__Directions for this task__
Among the lines below, keep only those from the one containing "genus: Trichosurus" through the one containing "common name: domestic cow", and reproduce them exactly.
(Supplied data Opens)
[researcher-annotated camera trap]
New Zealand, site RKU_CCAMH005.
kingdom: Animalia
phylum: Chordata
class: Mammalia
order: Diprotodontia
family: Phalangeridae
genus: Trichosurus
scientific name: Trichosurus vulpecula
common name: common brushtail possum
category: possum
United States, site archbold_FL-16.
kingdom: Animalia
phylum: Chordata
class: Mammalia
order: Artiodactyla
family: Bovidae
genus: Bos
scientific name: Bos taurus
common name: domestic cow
(Supplied data Closes)
(Supplied data Opens)
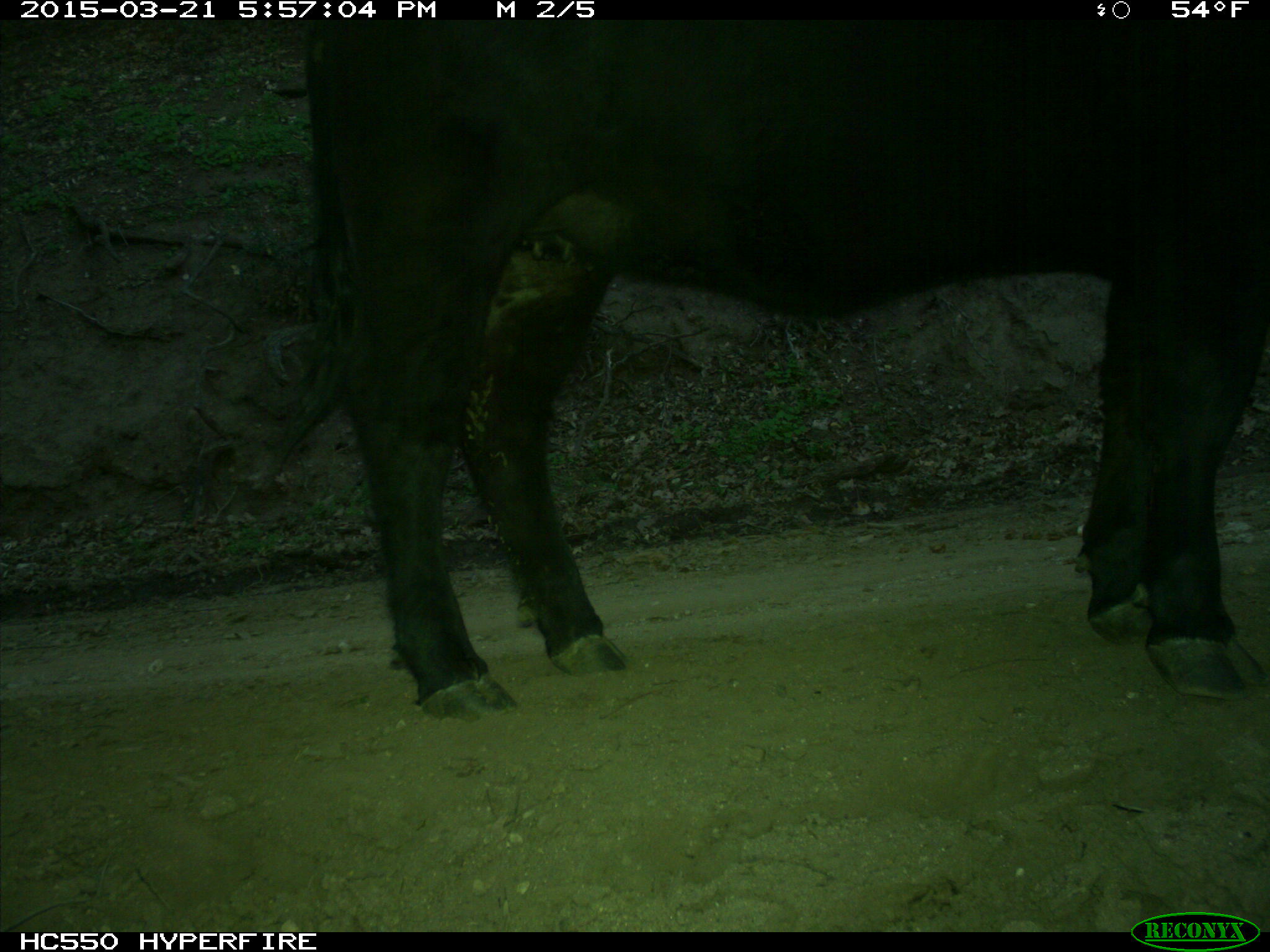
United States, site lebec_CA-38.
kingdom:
(Supplied data Closes)
(Supplied data Opens)
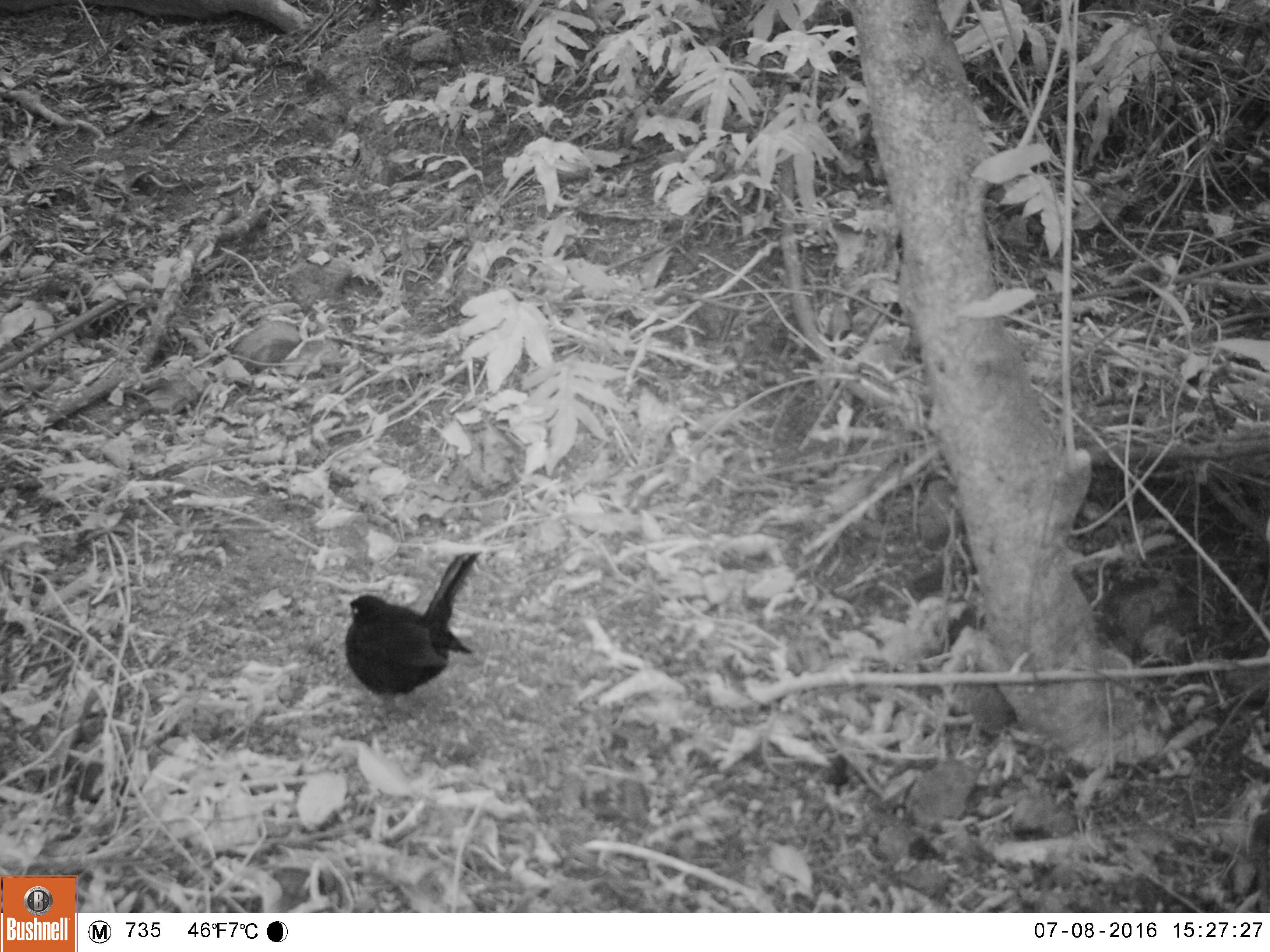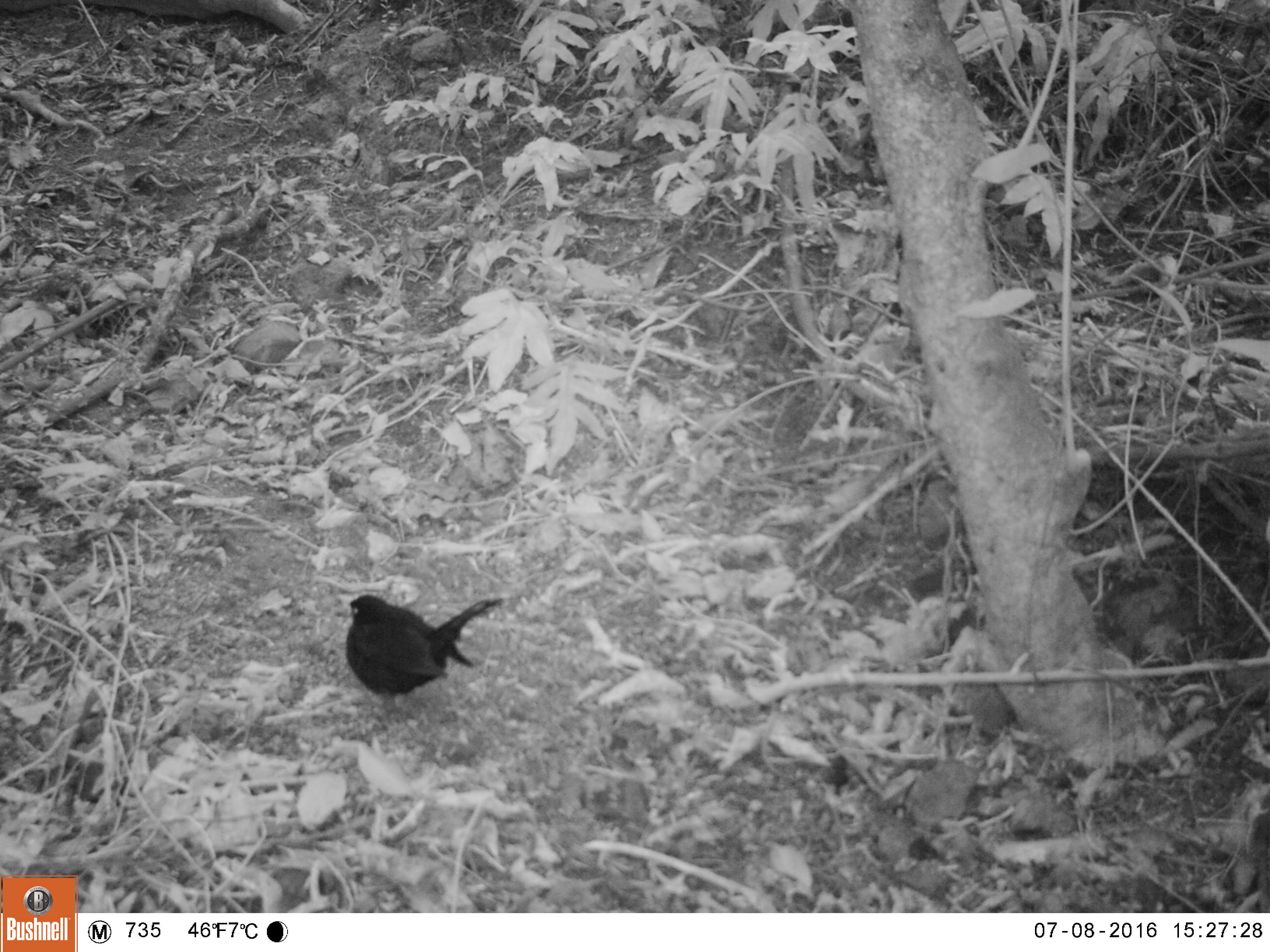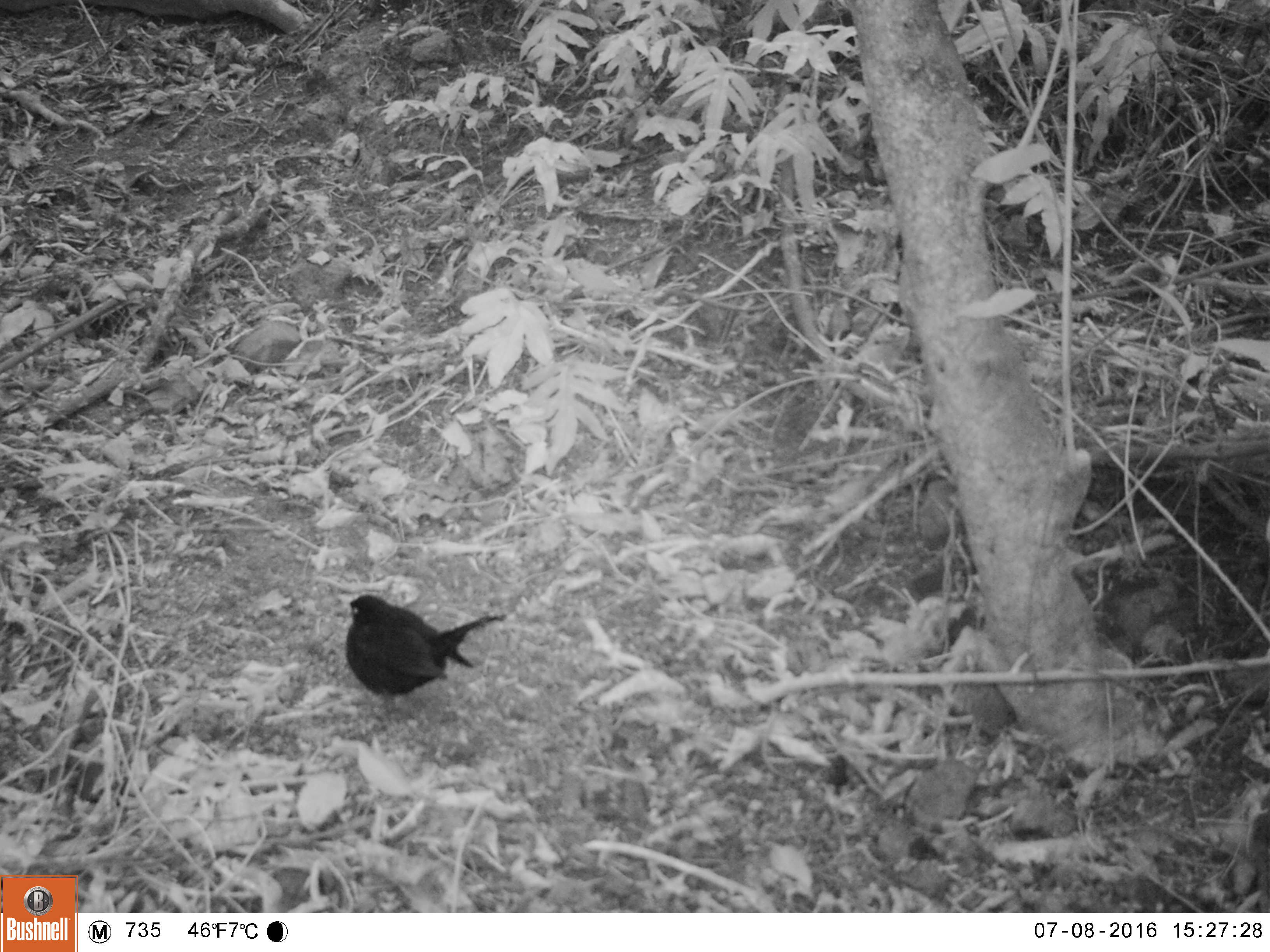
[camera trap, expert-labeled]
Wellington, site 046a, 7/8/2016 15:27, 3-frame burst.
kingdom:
(Supplied data Closes)
__Your response__
genus: Trichosurus
scientific name: Trichosurus vulpecula
common name: common brushtail possum
category: possum
United States, site archbold_FL-16.
kingdom: Animalia
phylum: Chordata
class: Mammalia
order: Artiodactyla
family: Bovidae
genus: Bos
scientific name: Bos taurus
common name: domestic cow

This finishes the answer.